Spéciale dédicace
Il rampe dans l’ombre du coin de la pièce, j’entends ses grattements irréguliers, il s’approche, sur mon canapé je fais face au coin, figé, les yeux tellement ouverts que je les sens refroidir et s’humidifier. Les frottements semblent venir de si près et de si loin à la fois que je ne peux déterminer si c’est le fruit de mon esprit fatigué ou une réalité à laquelle je ne souhaite pas participer.
Je saisis enfin sa forme, d’abord petit, vibrant et criant d’un hurlement étouffé et lointain, il devient progressivement immense, l’ampoule posée derrière moi demeurant encore trop faible pour l’éclairer, ou peut-être refuse-t-il tout simplement la lumière, car c’est une ombre de trois mètres de haut qui se tient dans le coin de ma pièce maintenant, ses membres n’appartiennent pas à une anatomie que je connais, et son souffle est constitué de mille voix suppliantes et déchirantes de souffrance, le parquet grince sous le coup de son premier pas vers moi, je ne distingue toujours que de l’ombre, frétillante et versatile, mon cerveau souhaite sans doute m’épargner en m’empêchant de saisir ce qui me fait face, je suis enfoncé dans mon canapé, écrasé par le poids de ma terrreur, et pour accompagner mes yeux, ma bouche est maintenant béante, souhaitant crier, rien ne sort de ma gorge.

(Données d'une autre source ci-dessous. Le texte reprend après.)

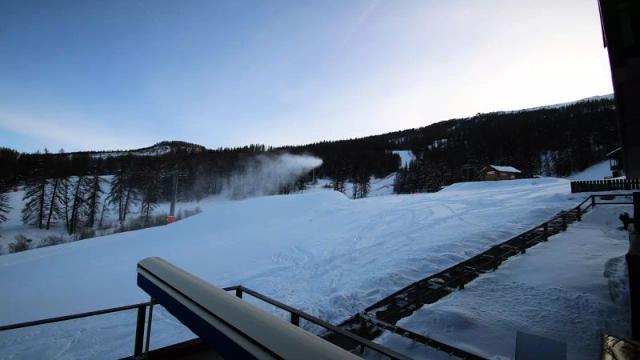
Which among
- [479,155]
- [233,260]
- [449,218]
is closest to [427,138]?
[479,155]

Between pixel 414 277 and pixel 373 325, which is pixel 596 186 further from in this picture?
pixel 373 325

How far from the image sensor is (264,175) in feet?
289

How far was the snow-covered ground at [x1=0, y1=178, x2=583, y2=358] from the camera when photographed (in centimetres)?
718

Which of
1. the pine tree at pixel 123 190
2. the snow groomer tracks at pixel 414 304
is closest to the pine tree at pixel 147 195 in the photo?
the pine tree at pixel 123 190

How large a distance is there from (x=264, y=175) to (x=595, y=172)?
262 feet

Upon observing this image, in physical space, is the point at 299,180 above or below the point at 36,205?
above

Il s’approche encore d’un pas, ou d’un roulement, je ne sais pas, les vibrations qui remontent du sol par mes pieds jusque dans ma colonne vertébrale me saisissent encore plus et mes poils sont tellement dressés sur l’intégralité de mon corps que le contact de mes vêtements m’est douloureux. L’ombre est sur moi, et elle se dissipe, oh non, je ne l’ai pas souhaité, aucune curiosité au monde ne peut souhaiter ca, jamais je n’ai voulu savoir, et il m’est impossible maintenant d’oublier ce que je vois, et je ne peux omettre non plus la douleur provenant du cri que j’ai enfin reussi à pousser face à lui.

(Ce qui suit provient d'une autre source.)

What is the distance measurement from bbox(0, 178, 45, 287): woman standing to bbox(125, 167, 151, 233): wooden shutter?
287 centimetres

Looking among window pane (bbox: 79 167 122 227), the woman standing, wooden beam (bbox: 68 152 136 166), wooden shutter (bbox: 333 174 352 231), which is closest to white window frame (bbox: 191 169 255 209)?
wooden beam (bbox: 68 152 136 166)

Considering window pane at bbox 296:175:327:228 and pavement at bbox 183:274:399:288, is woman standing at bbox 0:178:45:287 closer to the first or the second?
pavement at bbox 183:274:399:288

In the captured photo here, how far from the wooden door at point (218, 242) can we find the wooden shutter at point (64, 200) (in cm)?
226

Pourtant, elle est tellement minuscule comparée à l’instant où il pénètre mon corps de ses milles aiguilles brûlantes, qu’il dévore mon esprit et me donne un aperçu de l’Enfer en me refusant le soulagement d’une mort immédiate, me soulevant du canapé au dessus de lui, le contenu de mon abdomen coule le long de ses membres, leur donnant enfin une teinte naturelle, pas à mon soulagement malheureusement, mes yeux et ma bouche sont aussi ouverts que mon ventre, et mon souffle provoque un soyeux nuage de buée alors que je brûle de l’interieur, me sentant de plus en plus léger et de moins en moins vivant, la pente glissante vers ma mort est semée de peines, mais je sais qu’une fois arrivé, tout cela sera terminé.

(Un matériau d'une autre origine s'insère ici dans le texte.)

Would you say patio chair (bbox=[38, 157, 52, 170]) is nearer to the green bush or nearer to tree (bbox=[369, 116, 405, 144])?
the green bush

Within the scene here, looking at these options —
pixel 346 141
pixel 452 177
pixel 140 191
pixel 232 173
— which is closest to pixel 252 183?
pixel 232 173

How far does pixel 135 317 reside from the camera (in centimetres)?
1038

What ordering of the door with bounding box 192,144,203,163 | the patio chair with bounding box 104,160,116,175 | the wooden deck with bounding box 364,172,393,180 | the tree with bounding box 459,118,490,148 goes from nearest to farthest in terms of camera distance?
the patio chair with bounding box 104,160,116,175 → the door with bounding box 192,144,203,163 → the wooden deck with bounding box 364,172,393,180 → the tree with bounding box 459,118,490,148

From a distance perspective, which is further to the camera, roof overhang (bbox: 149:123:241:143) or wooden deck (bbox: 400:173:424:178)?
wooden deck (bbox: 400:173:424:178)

Un par un, méthodiquement, il rompt chacun de mes os, en me maintenant toujours au dessus de lui, son corps comme un vortex roulant et craquant au rythme de mon souffle, il est patient, il se nourrit de ma vie, et il lèche ses doigts comme un enfant après une tartine de Nutella.
Quand il décide enfin d’en finir avec moi, je le remercie d’un sourire, l’ampoule faiblit et s’éteint en même temps que moi, la pièce revient au calme, et dans un dernièr hurlement, je disparais dans le coin avec mon passeur vers l’autre monde.